News Tip: Concerns About Administration's Impartiality on Scientific Research
"It will be easy to lose the public's trust in science, and much more difficult to get it back," says Lauren Dame of the Center for Genome Ethics, Law & Policy at Duke
The dismissal of two members of the President's Council on Bioethics and other recent developments involving stem cells raise legitimate concerns about the Bush Administration's impartiality regarding scientific research, say two Duke University professors.
Duke's Lauren Dame said she is concerned about the possible "stacking" by the White House of the council, which advises the president on stem cells, cloning and other biological science issues.
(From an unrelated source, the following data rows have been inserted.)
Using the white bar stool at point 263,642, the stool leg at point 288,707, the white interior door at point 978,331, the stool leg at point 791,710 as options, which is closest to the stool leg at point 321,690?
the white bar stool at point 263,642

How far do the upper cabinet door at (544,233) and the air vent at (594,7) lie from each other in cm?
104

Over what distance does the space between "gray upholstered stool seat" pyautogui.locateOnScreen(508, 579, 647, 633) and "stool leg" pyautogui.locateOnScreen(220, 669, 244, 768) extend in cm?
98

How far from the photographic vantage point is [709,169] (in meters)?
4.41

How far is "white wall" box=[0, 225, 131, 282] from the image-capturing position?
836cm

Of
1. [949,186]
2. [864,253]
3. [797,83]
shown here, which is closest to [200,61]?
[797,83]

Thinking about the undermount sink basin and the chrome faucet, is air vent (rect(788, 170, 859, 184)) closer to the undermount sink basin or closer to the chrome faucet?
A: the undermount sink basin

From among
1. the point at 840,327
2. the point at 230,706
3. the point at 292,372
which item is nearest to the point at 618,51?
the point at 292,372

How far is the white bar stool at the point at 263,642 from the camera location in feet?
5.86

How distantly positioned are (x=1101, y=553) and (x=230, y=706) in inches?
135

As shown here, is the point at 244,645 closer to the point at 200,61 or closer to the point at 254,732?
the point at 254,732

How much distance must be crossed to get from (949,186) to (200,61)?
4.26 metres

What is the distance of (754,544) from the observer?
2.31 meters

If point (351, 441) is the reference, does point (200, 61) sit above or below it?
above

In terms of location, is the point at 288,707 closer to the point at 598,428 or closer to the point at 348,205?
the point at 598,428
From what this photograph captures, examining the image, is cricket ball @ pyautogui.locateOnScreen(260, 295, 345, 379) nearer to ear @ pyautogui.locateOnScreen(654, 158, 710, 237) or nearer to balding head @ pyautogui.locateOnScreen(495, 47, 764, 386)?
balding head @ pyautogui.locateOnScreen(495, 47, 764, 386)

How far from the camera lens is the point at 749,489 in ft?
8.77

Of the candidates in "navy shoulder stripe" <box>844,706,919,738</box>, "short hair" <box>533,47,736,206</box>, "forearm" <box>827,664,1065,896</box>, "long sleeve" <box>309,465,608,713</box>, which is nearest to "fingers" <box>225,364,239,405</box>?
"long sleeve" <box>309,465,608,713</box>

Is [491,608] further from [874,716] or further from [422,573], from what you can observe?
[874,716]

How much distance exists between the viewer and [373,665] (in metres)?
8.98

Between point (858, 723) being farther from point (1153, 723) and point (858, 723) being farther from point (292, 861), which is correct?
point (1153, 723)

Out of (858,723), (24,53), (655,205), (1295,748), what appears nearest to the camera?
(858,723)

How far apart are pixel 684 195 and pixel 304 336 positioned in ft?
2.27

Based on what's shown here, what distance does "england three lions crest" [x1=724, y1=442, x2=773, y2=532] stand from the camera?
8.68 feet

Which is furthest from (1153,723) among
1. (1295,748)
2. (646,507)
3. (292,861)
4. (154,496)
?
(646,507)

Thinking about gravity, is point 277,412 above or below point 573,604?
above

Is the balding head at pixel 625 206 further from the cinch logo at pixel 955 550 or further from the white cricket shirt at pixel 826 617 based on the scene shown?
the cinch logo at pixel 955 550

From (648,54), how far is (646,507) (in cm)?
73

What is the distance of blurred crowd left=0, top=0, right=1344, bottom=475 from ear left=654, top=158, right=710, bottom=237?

Dame is associate director of the Institute for Genome Sciences & Policy's Center for Genome Ethics, Law & Policy (GELP) at Duke.
"The replacement of these two council members appears to lend support to charges made in a recent report by the Union of Concerned Scientists that the Bush Administration is misusing science for political ends," said Dame, who is also a senior lecturing fellow at Duke Law School. "While politics will play a role in the final policy-making stages, the council's role as an advisory body should be to consider all sides of these very complex bioethical issues."
Alex Rosenberg, the R. Taylor Cole Professor of Philosophy at Duke, said the replacement of two council members with three other appointees, two of whom are viewed as conservative, "reflects the degree to which the Bush administration has not merely politicized but deformed the policy process."
Rosenberg, a faculty member in Duke's Center for Philosophy of Biology, said he is also concerned about the Bush Administration's policy on stem cell research. In 2001, Bush restricted the use of federal research funding to a limited number of existing embryonic stem cell "lines," calling such research "morally questionable." News last week out of Harvard reported that a privately funded scientist and his colleagues have cultivated 17 new stem cells lines and plan to make them available to other researchers.
"The Harvard researchers' litany of difficulties in securing access to existing lines prior to establishing their own shows the essential hypocrisy of the policy which Bush adopted as a matter of expediency three years ago," Rosenberg said.
Ethicists from across the country sent an open letter to the president protesting his decision not to re-appoint two members of the panel, and Rosenberg said he agrees with the sentiments in the letter. "This pattern of suppression of inconvenient findings has now reached the extent of discharging experts and appointing non-entities and yes-persons to the President's Council on Bioethics," Rosenberg said.
It is feared these appointments will not only skew policy, but also engender mistrust, said Dame. "It will be easy to lose the public's trust in science, and much more difficult to get it back," she said.